Low interest rates and falling stock markets continue to eat away at the industry’s profits, and life insurers here are raising prices and shrinking some businesses as a result. But there is another issue at play in the industry’s red ink: accounting rules that Canadian insurers say are unfair and put them at a competitive disadvantage.
Manulife said that had it reported under U.S. accounting rules, it would have posted a profit of $2.2-billion in this latest quarter - a $3.4-billion swing. Manulife’s shareholders’ equity is $16-billion higher when measured under U.S. rules.
Canada’s life insurers have been complaining since the financial crisis began that the Canadian rules hinder them in competition against their U.S. peers – especially since the federal regulator uses this country’s accounting rules to determine how much capital insurers must sock away.
Accounting rules for insurers around the world are widely viewed as so complex and murky that many professional analysts don’t even understand them, so the grumbling from Canadian insurers has largely fallen on deaf ears. But their views got some high-profile backing this week when Moody’s and Standard & Poor’s issued reports highlighting how tough Canadian accounting rules are on insurers when stock markets and interest rates are depressed.
Beyond the company’s balance sheets, the issue is having a real impact on their operations. Manulife sold a reinsurance business to U.S. insurer Pacific Life Insurance Co. this summer, in large part because the U.S. firm will face looser accounting and capital rules for that unit.
Proponents of the Canadian regime argue that it’s more conservative, forcing insurers to be extra safe when markets are tough, and then letting them relax when conditions are good again. If the economy is entering a period such as the Great Depression, where interest rates and stock markets are low for a long period of time, then there will be a reckoning for U.S. insurers, while Canadian insurers will have already taken the hit.
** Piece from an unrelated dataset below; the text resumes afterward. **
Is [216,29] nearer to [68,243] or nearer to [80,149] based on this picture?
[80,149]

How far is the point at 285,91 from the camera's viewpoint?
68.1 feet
On the other hand, if interest rates and markets rebound, Canadian insurers will be able to boost their profits by releasing some of the reserves they’ve socked away.
In the meantime, investors looking at U.S. and Canadian insurers are comparing apples to oranges, Manulife executives suggested Thursday.
“You look at companies in a much more fragile position than us in the United States that are increasing dividends and buying back stock…” Manulife chief executive Don Guloien said on a conference call. But, aside from lobbying accounting authorities and regulators, there’s little Canadian firms can do. “It is what it is. We don’t have roller skates,” Mr. Guloien said.
Under Canadian accounting rules, Manulife posted a $312-million loss last year. Under U.S. rules, it would have earned $1.7-billion.
Sun Life has stopped disclosing what its earnings would be under U.S. rules – it used to give both sets of numbers – but outgoing CEO Don Stewart said the insurer’s results would have been better this quarter under U.S. rules. Sun Life reported a loss of $621-million.
Dean Connor, Sun Life’s CEO-in-waiting, says the accounting rules penalize Canadian insurers by requiring them to “mark to market” more of their assets and liabilities at the end of each quarter – that is, to base them on the market conditions at that moment.
“It can have a significant effect as you [make present-value calculations for] 30 or 40 years of future experience into one moment of time,” he said in an interview. “That creates enormous volatility ... mark-to-market is of dubious value to users of financial statements.”
Mr. Guloien stressed yesterday that investors need to keep the accounting differences in mind when evaluating Manulife. Between the company’s reserves and capital levels and the hedging programs it’s put in place to protect against its risks, “this has to be one of the most secure institutions on the face of the earth,” he said.